Excerpt to read:
__________________________________________________
You are viewing a plain text version of this content. The canonical link for it is here.
Posted to user@avro.apache.org by Jonathan Coveney <jc...@gmail.com> on 2013/04/09 11:06:34 UTC

Picking up default value for a union?

I have the following schema: {"name":"hey", "type":"record",
"fields":[{"name":"a","type":["null","string"],"default":null}]}

I am trying to deserialize the following against this schema using Java and
the GenericDatumReader: {}

I get the following error:
Caused by: org.apache.avro.AvroTypeException: Expected start-union. Got
END_OBJECT
    at org.apache.avro.io.JsonDecoder.error(JsonDecoder.java:697)
    at org.apache.avro.io.JsonDecoder.readIndex(JsonDecoder.java:441)
    at
org.apache.avro.io.ResolvingDecoder.doAction(ResolvingDecoder.java:229)
    at org.apache.avro.io.parsing.Parser.advance(Parser.java:88)
    at
org.apache.avro.io.ResolvingDecoder.readIndex(ResolvingDecoder.java:206)
    at
org.apache.avro.generic.GenericDatumReader.read(GenericDatumReader.java:152)
    at
org.apache.avro.generic.GenericDatumReader.readRecord(GenericDatumReader.java:177)
    at
org.apache.avro.generic.GenericDatumReader.read(GenericDatumReader.java:148)
    at
org.apache.avro.generic.GenericDatumReader.read(GenericDatumReader.java:139)
    at com.spotify.hadoop.JsonTester.main(JsonTester.java:40)

I'm not seeing any immediate issues online around this...is this expected?
I'm reading it in as such:

Schema avroSchema = new Schema.Parser().parse(schemaLine);
GenericDatumReader<Object> reader = new
GenericDatumReader<Object>(avroSchema);
Object datum = reader.read(null,
DecoderFactory.get().jsonDecoder(avroSchema, dataLine));

I'm going to see what's up and why it isn't picking up the default, but
imagined you guys might know what's up?

Thanks,
Jon

Re: Picking up default value for a union?

Posted by Jonathan Coveney <jc...@gmail.com>.
Thank you both. Makes sense


2013/4/11 Scott Carey <sc...@apache.org>

> Minor addition, the default value should be
>
> null
>
> not
>
> "null"
>
> -- the latter is a string, the former is null.
__________________________________________________
Exercise tasks:
- 1) In the thread, which Java class is used to read the data against the schema?
- 2) Transcribe the part of the thread starting with "Schema avroSchema = new" and going on through "know what's up?".
- 3) Decide whether each statement agrees with the thread, answering yes or no and quoting the words that settle it: (a) The field "a" in the schema has a default of null. (b) Scott Carey says the default should be written as the string "null". (c) The first message was posted on 2013/04/09.
The records play no part in this work.
__________________________________________________
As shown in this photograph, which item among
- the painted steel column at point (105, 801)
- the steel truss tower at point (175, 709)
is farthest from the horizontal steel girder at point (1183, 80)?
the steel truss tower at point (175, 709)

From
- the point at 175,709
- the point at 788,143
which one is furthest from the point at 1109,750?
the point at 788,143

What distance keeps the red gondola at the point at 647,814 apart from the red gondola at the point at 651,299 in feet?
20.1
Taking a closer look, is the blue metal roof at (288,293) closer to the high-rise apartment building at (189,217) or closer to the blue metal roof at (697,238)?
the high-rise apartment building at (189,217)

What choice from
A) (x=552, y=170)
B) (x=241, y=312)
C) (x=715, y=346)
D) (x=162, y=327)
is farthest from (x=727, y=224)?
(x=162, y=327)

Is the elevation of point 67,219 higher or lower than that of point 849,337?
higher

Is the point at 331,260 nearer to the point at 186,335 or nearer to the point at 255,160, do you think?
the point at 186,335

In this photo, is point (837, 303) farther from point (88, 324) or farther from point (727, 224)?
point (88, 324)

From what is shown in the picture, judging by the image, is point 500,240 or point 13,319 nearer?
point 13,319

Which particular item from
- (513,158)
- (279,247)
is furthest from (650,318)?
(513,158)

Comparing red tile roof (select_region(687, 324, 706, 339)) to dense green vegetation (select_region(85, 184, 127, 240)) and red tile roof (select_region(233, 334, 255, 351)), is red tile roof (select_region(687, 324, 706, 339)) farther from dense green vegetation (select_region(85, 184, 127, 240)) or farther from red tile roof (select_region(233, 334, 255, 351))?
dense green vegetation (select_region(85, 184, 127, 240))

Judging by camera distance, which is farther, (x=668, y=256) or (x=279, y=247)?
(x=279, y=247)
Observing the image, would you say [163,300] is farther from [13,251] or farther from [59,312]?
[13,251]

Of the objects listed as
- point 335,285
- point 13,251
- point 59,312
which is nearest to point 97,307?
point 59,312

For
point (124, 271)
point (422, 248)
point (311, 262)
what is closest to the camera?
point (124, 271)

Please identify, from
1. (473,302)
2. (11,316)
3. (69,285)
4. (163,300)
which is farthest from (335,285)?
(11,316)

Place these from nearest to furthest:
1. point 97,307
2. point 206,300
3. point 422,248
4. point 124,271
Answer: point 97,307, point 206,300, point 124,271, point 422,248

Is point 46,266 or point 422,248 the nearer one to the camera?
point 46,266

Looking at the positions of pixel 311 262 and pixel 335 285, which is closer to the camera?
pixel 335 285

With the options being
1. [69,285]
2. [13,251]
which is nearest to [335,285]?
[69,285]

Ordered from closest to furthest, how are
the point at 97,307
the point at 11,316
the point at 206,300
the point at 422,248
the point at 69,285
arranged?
__________________________________________________
Exercise responses:
- 1) GenericDatumReader.

- 2)
Schema avroSchema = new Schema.Parser().parse(schemaLine);
GenericDatumReader<Object> reader = new
GenericDatumReader<Object>(avroSchema);
Object datum = reader.read(null,
DecoderFactory.get().jsonDecoder(avroSchema, dataLine));

I'm going to see what's up and why it isn't picking up the default, but
imagined you guys might know what's up?

- 3)
(a) Yes: "default":null
(b) No: "the latter is a string, the former is null."
(c) Yes: "on 2013/04/09 11:06:34 UTC"